Where: In front of a Planning Commission meeting at the Board of Supervisors Chambers at the County Government Center, 1055 Monterey Street, San Luis Obispo

When: Thursday, Nov. 12. Rally starts at 12:30 p.m. The Planning Commission is likely to hear Freeport’s oil-drilling item between 10:45 a.m. and 12:30 p.m. and continue after the lunch break at 1:30.  

Background
The original conditional-use permit for this oil-drilling project was issued 10 years ago. The company did not finish building all the wells in that original permit, and is asking for three additional years to drill them without conducting a new environmental study.
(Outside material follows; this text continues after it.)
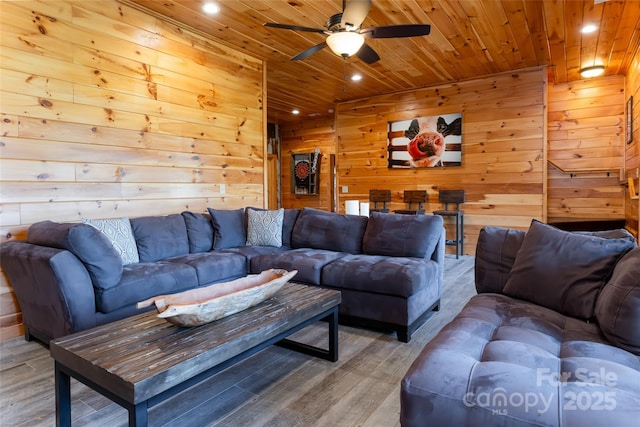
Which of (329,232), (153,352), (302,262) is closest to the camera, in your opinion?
(153,352)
Freeport’s request for a permit extension relies on a 10-year-old environmental assessment that spent one paragraph discussing risks to water wells based on extremely limited data. The assessment includes no analysis of impacts to drinking water wells on adjacent properties.

In a letter to county planners, certified professional hydrogeologist Matt Hagemann says the company has failed to provide basic information needed to allow commissioners to properly evaluate threats to surrounding groundwater.

These 31 wells are part of a larger Freeport expansion project. Freeport hopes to drill up to 350 new wells, including injection wells of the kind that have dumped oil waste into protected underground water across the state, to achieve up to a 10-fold increase in daily oil production.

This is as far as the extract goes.